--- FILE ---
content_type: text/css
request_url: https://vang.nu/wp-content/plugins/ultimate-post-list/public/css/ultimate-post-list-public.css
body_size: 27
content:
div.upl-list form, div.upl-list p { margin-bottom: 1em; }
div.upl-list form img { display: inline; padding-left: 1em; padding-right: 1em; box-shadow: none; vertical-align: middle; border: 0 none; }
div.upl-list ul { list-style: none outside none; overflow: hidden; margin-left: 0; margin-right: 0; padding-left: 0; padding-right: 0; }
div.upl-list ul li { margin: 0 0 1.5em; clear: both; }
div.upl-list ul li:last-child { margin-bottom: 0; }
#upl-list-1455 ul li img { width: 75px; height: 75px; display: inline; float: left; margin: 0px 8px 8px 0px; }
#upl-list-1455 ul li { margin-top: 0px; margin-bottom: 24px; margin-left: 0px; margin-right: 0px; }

_TASK INSTRUCTIONS_: Reproduce, line for line, the material, starting at its first line, and end once the line holding "div.upl-list ul li:last-child" has been output.

_RESULT OF THE TASK_:
--- FILE ---
content_type: text/css
request_url: https://vang.nu/wp-content/plugins/ultimate-post-list/public/css/ultimate-post-list-public.css
body_size: 27
content:
div.upl-list form, div.upl-list p { margin-bottom: 1em; }
div.upl-list form img { display: inline; padding-left: 1em; padding-right: 1em; box-shadow: none; vertical-align: middle; border: 0 none; }
div.upl-list ul { list-style: none outside none; overflow: hidden; margin-left: 0; margin-right: 0; padding-left: 0; padding-right: 0; }
div.upl-list ul li { margin: 0 0 1.5em; clear: both; }
div.upl-list ul li:last-child { margin-bottom: 0; }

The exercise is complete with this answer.